● WORKING DATA
——
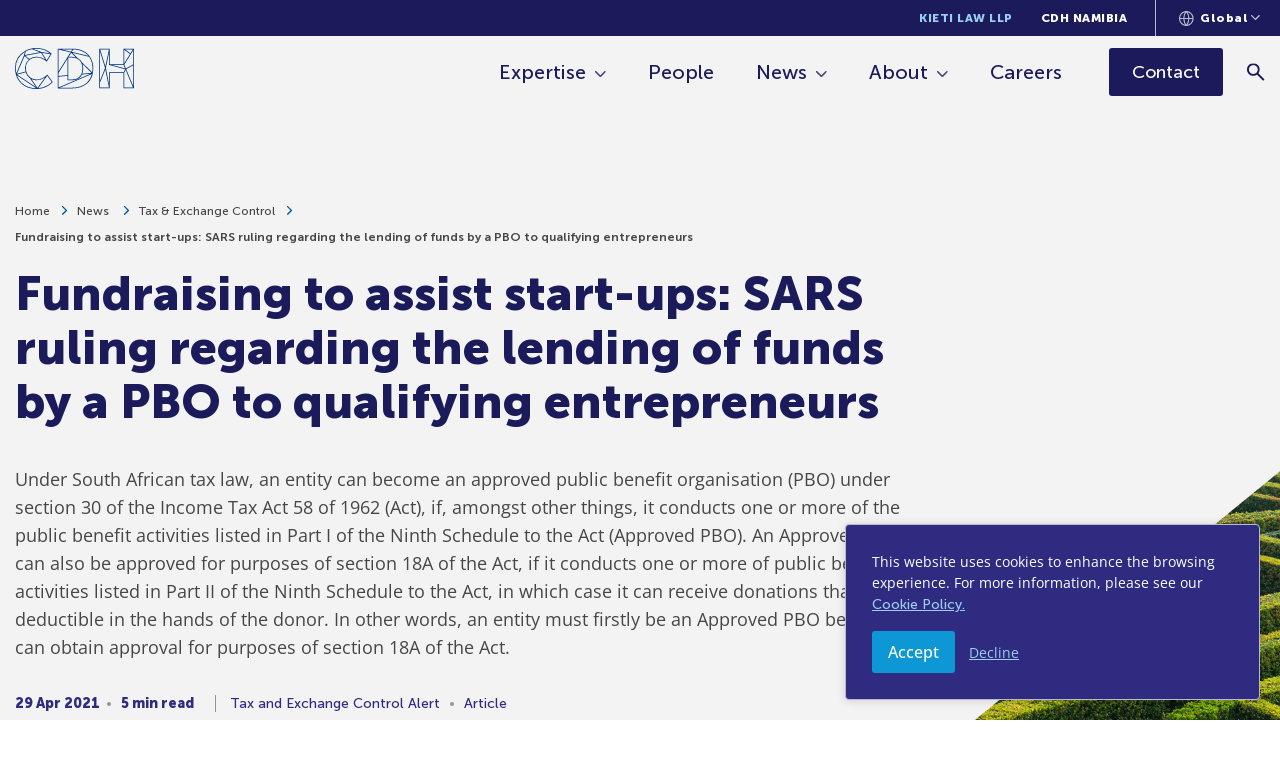

--- FILE ---
content_type: image/svg+xml
request_url: https://www.cliffedekkerhofmeyr.com/export/system/modules/za.co.heliosdesign.cdh/resources/icons/slider-arrow-right-dark.svg
body_size: 486
content:
<svg xmlns="http://www.w3.org/2000/svg" width="29.243" height="29.243" viewBox="0 0 29.243 29.243">
  <g id="Group_11_Copy_4" data-name="Group 11 Copy 4" transform="translate(2.121 2.121)">
    <g id="Group_10" data-name="Group 10" transform="translate(0)">
      <path id="Rectangle" d="M17.678,0V17.678H0" transform="translate(0 12.5) rotate(-45)" fill="none" stroke="#1b1b5b" stroke-linecap="round" stroke-miterlimit="10" stroke-width="3"/>
    </g>
  </g>
</svg>


--- FILE ---
content_type: image/svg+xml
request_url: https://www.cliffedekkerhofmeyr.com/export/system/modules/za.co.heliosdesign.cdh/resources/icons/slider-arrow-left-dark.svg
body_size: 487
content:
<svg xmlns="http://www.w3.org/2000/svg" width="29.243" height="29.243" viewBox="0 0 29.243 29.243">
  <g id="Group_11_Copy_5" data-name="Group 11 Copy 5" transform="translate(27.121 2.121)">
    <g id="Group_10" data-name="Group 10" transform="translate(0)">
      <path id="Rectangle" d="M-17.678,0V17.678H0" transform="translate(0 12.5) rotate(45)" fill="none" stroke="#1b1b5b" stroke-linecap="round" stroke-miterlimit="10" stroke-width="3"/>
    </g>
  </g>
</svg>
——
● EXERCISE REQUIREMENTS
In the copy, include no pictures; everything else in the material should be written out exactly.

● EXPECTED ANSWER
--- FILE ---
content_type: image/svg+xml
request_url: https://www.cliffedekkerhofmeyr.com/export/system/modules/za.co.heliosdesign.cdh/resources/icons/slider-arrow-right-dark.svg
body_size: 486
content:
<svg xmlns="http://www.w3.org/2000/svg" width="29.243" height="29.243" viewBox="0 0 29.243 29.243">
  <g id="Group_11_Copy_4" data-name="Group 11 Copy 4" transform="translate(2.121 2.121)">
    <g id="Group_10" data-name="Group 10" transform="translate(0)">
      <path id="Rectangle" d="M17.678,0V17.678H0" transform="translate(0 12.5) rotate(-45)" fill="none" stroke="#1b1b5b" stroke-linecap="round" stroke-miterlimit="10" stroke-width="3"/>
    </g>
  </g>
</svg>


--- FILE ---
content_type: image/svg+xml
request_url: https://www.cliffedekkerhofmeyr.com/export/system/modules/za.co.heliosdesign.cdh/resources/icons/slider-arrow-left-dark.svg
body_size: 487
content:
<svg xmlns="http://www.w3.org/2000/svg" width="29.243" height="29.243" viewBox="0 0 29.243 29.243">
  <g id="Group_11_Copy_5" data-name="Group 11 Copy 5" transform="translate(27.121 2.121)">
    <g id="Group_10" data-name="Group 10" transform="translate(0)">
      <path id="Rectangle" d="M-17.678,0V17.678H0" transform="translate(0 12.5) rotate(45)" fill="none" stroke="#1b1b5b" stroke-linecap="round" stroke-miterlimit="10" stroke-width="3"/>
    </g>
  </g>
</svg>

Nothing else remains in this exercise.